Hi @brand17, the reason seems to be the "UnsatisfiedLinkError":

py4j.protocol.Py4JJavaError: An error occurred while calling o56.saveAsTable.
: java.lang.UnsatisfiedLinkError: org.apache.hadoop.io.nativeio.NativeIO$Windows.access0(Ljava/lang/String;I)Z

This means that Hadoop isn't properly setup and the native libraries (*.dll) are not found or fail to load. Are the required environment variables (SPARK_HOME, HADOOP_HOME, JAVA_HOME) and the paths to search for executables and binaries properly set up? It's quite a few steps to get Hadoop and Spark running on Windows. But there are many tutorials available on the web which describe the setup. Which were you following?

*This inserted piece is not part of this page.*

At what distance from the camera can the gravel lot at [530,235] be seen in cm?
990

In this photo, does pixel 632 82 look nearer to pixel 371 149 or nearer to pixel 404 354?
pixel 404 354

brand17 commented 3 years ago

All these variables are correct. Do I need to add these folders to PATH ? I followed the steps from here https://github.com/commoncrawl/cc-pyspark

sebastian-nagel commented 3 years ago

There are no instructions given in the cc-pyspark README how to install Spark. Spark itself comes with different packages including Hadoop or based on an already installed Hadoop. Which one did you take? Also not that Steve Loughran recommends to use the more regularly maintained https://github.com/cdarlint/winutils.

add these folders to PATH ?

Yes, resp. these folders have a subfolder "bin/" which needs to be on PATH. Also the winutils.exe must be in one of the folders on PATH. But as said, there are detailed tutorials, eg. https://phoenixnap.com/kb/install-spark-on-windows-10 (of course, you would like to upgrade the more recent versions of Spark and/or Hadoop).

brand17 commented 3 years ago

Thanks for your support. I followed the https://phoenixnap.com/kb/install-spark-on-windows-10. And then called & $Env:SPARK_HOME/bin/spark-submit ./server_count.py --num_output_partitions 1 --log_level WARN ./input/test_warc.txt servernames.

Now I am getting the error:

pyspark.sql.utils.AnalysisException: Can not create the managed table('servernames'). The associated location('file:/C:/Users/FA/Google%20Drive/Colab%20Notebooks/Finance/Stock%20prediction/cc-pyspark/spark-warehouse/servernames') already exists.

Actually there is no such a folder. When I run:

& $Env:SPARK_HOME/bin/pyspark
>>> df = sqlContext.read.parquet("spark-warehouse/servernames")

I am getting error:

pyspark.sql.utils.AnalysisException: Path does not exist: file:/C:/Users/FA/Google Drive/Colab Notebooks/Finance/Stock prediction/cc-pyspark/spark-warehouse/servernames

I think it could be caused by incorrect input. It was not clear for me - how to prepare input for Windows. And I called get-data.sh from cygwin. As a result I've got the following test_warc.txt:

file:/cygdrive/c/Users/FA.PROJECTOR-MSK/Google Диск/Colab Notebooks/Finance/stock prediction/cc-pyspark/crawl-data/CC-MAIN-2017-13/segments/1490218186353.38/warc/CC-MAIN-20170322212946-00000-ip-10-233-31-227.ec2.internal.warc.gz

Is it correct ?

sebastian-nagel commented 3 years ago

The paths look slightly different because of

I cannot try which path variant will work (I'm on Linux). To eliminate potential errors I would make the base path as simple as possible - short, without any white space and not as sub-folder of a directory with localized names.

brand17 commented 3 years ago

It works, thanks